Türk devletlerinin ekonomik olarak bütünleşmesini sağlayacak “Türk Yatırım Fonu (TYF)” resmen kuruldu. Önümüzdeki süreçte IMF ve Dünya Bankası tarzında bir yapılanmaya dönüşmesi beklenen TYF’nin merkezi, İstanbul olacak.
Türk Devletleri Teşkilatı’nı ekonomik olarak bütünleştirecek tarihi adımlardan biri daha atıldı. Türkiye, Azerbaycan, Kazakistan, Özbekistan ve Kırgızistan’ın üyesi olduğu Türk Yatırım Fonu resmen kuruldu. Azerbaycan’ın da dün fonun kuruluşuna dair onayı vermesiyle; İstanbul merkezli TYF’nin kuruluşu üye ülkeler ve TDT yönetimi tarafından onaylanmış olundu.
“Türk dünyası ekonomik olarak bütünleşecek”
Cumhurbaşkanı Recep Tayyip Erdoğan, geçtiğimiz mart ayındaki Türk Devletleri Teşkilatı Zirvesi’nde atılmış en önemli adımlardan birinin Türk Yatırım Fonu olduğunu dile getirmiş, İstanbul’un ev sahipliği yapacağı bu kuruluş hakkında şu bilgileri vermişti:
“Türk dünyasında bütünleşmenin lokomotifi olan ekonomi, ticaret, ulaştırma ve enerji alanlarındaki işbirliğimizi gözden geçirdik. Türk Yatırım Fonu kurucu anlaşmasının imzalanması zirvemizin somut kazanımlarından biri olmuştur.

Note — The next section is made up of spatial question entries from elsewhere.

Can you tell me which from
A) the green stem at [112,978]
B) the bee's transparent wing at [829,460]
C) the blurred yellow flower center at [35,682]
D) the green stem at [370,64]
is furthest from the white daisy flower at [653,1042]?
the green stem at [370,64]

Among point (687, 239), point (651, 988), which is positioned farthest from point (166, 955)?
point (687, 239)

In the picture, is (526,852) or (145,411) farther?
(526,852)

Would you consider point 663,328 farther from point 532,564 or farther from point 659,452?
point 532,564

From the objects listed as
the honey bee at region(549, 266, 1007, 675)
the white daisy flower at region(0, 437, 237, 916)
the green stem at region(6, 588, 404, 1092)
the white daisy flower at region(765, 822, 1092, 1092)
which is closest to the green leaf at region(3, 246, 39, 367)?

Fon sayesinde kobilere, kalkınma projelerine, ulaştırma ve lojistik zincirlerine, altyapı projelerine, tarım ve turizm alanlarındaki yatırımlara ve yenilenebilir enerji alanındaki çalışmalara destek sağlanacaktır.

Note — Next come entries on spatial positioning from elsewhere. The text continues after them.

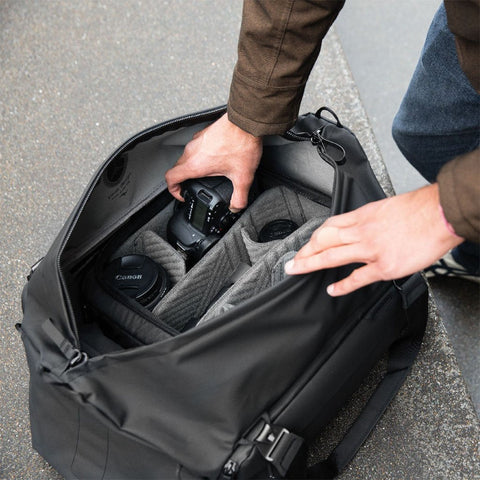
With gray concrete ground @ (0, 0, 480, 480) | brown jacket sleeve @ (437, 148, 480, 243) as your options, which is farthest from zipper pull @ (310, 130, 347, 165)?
gray concrete ground @ (0, 0, 480, 480)

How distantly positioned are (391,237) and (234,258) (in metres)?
0.40

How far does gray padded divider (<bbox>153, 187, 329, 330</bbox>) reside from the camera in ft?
3.30

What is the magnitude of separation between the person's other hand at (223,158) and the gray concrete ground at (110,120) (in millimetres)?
415

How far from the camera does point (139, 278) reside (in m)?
1.01

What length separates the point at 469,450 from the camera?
1063 mm

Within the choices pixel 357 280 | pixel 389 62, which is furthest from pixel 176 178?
pixel 389 62

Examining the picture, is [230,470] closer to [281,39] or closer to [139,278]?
[139,278]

Tüm bu alanlarda firmaların finansmana erişimi kolaylaşacak, ayrıca bölge içi ticaret teşvik edilecektir. Türk Yatırım Fonu’nun Türk dünyasında ekonomik bütünleşmeye de katkı sağlayacağına inanıyorum.
Eşit sermaye katkısı ve eşit oy hakkı ilkesi çerçevesinde kurulacak fona İstanbul ev sahipliği yapacaktır. Bu şekilde küresel finans camiasında İstanbul’un oynadığı merkezî rolün pekişmesini de temin etmiş olduk.”
Önümüzdeki süreçte fona 4 ülke daha eklenecek
Türk Yatırım Fonu’nun sermayesi ilk etapta 500 milyon dolar oldu. Bu fonda 5 ülke eşit şekilde pay sahibi durumunda. Türkiye, Azerbaycan, Kazakistan, Özbekistan ve Kırgızistan’la hayata geçen TYF’nin üye sayısına önümüzdeki dönemde 4 ülke daha eklenecek.
Ortak Türk Bankası
Orta Asya’da gücü artan Rusya ve Çin’e karşı Türk şirketlerinin gücünü daha da artıracak bu yapı, ileride ortak bir Türk bankasının da kurulmasını sağlayabilir.
Dünyada çok az örneği olan bu yapı, aynı dili konuşan, aynı tarihe sahip bu coğrafyaya, birlikte iş yapma kültürünü de güçlü bir şekilde kazandıracak, perçinleyecek. 3’üncü ülkeler ve farklı kıtalardaki projelere birlikte girilecek, Türkiye’nin bu konudaki deneyimi de Türk coğrafyası ile paylaşılacak. Ekonomik halkaların bir araya geldiği bu birliktelik, güçlü bir zincire dönüşecek.
Türk Devletleri ile olan bağı kuvvetlendirmek adına atılan bu adımın ilerleyen süreçte ülkelere neler getireceği merak ediliyor.